■ PASSAGE GIVEN ■
────────────────
Southern cooks seem to love certain brands rarely seen in Canada. The two mentioned in recipes I’ve seen are White Lily flour (for biscuits) and Texas Pete hot sauce.
Are these products replaceable? Are they all that and a side of poutine?
Southern cooks seem to love certain brands rarely seen in Canada. The two mentioned in recipes I’ve seen are White Lily flour (for biscuits) and Texas Pete hot sauce.
Are these products replaceable? Are they all that and a side of poutine?
Those aren’t available in boring sliced bread Nebraska either so you have company in your misery.
White Lily isn’t irreplaceable. Just find another flour made exclusively from soft winter wheat. But that flour is essential for good biscuits.
Texas Pete is Crystal is Louisiana is Frank’s. Cayenne hot sauce is cayenne hot sauce. And yes, I have them all in my cabinet and have tasted them side-by-side-by-side.
What is essential is Duke’s mayo. Nothing else will do. Amazon sells 3-packs, btw.
────────────────
■ EXTRACTED RECORDS ■
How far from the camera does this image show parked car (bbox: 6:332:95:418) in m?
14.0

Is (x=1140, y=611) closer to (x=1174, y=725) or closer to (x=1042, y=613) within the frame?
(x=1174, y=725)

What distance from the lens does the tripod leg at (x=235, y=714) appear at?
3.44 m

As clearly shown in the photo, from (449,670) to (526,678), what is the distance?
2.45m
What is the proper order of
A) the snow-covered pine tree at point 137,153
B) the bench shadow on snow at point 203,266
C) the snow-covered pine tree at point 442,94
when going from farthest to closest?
────────────────
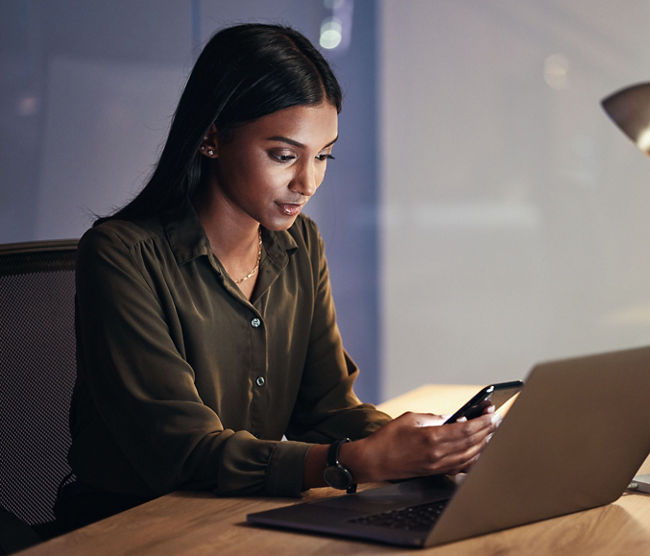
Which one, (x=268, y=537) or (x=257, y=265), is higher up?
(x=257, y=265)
────────────────
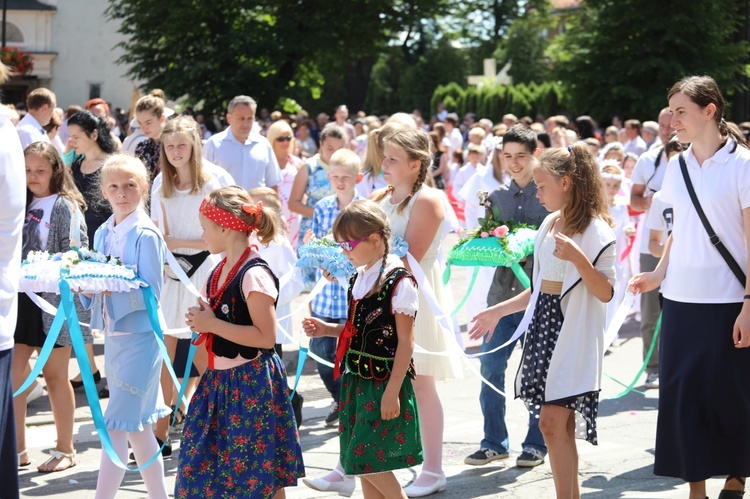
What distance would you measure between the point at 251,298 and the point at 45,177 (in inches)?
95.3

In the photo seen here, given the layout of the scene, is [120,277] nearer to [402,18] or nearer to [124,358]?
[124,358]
────────────────
Carry on the discussion of White Lily flour and Texas Pete hot sauce from where it stops.

■ WRITTEN RESPONSE ■
I may be murdered in my sleep by purists for saying this (so if I’m not online tomorrow you know what happened) but outside of tradition, there is zero reason to use most cayenne hot sauces in cooking. It is a fine source of mild heat and acid, but was mostly used back when your only option was Tabasco or a local equivalent. In the modern market, there are dozens of varieties of hot sauce in your average grocery story (although that may be slightly less in Canada, and perhaps even sliced bread Nebraska) which can be tailored to the flavor profile of your specific dish.
One of my best friends mother was ‘nawlins’ born and bred, and we had holiday meals with them for years and years. She always used Frank’s in all her traditional cooking, until said friend introduced her to Yellowbird sauces. She grumbled, but admitted the resulting dishes had a stronger flavor, and by picking out the right sauce you can emphasize the fruit, savory, or sour tastes more specifically. Or if you’re just adding heat, well, the traditional options are small potatoes compared to the sort of peppers seen these days.
But still, sometimes if you’re just making something and trying to replicate the taste you had as a child, the various cayenne sauces are mostly interchangeable, so go with what you want. When you’re ready to expand, the sky’s the limit.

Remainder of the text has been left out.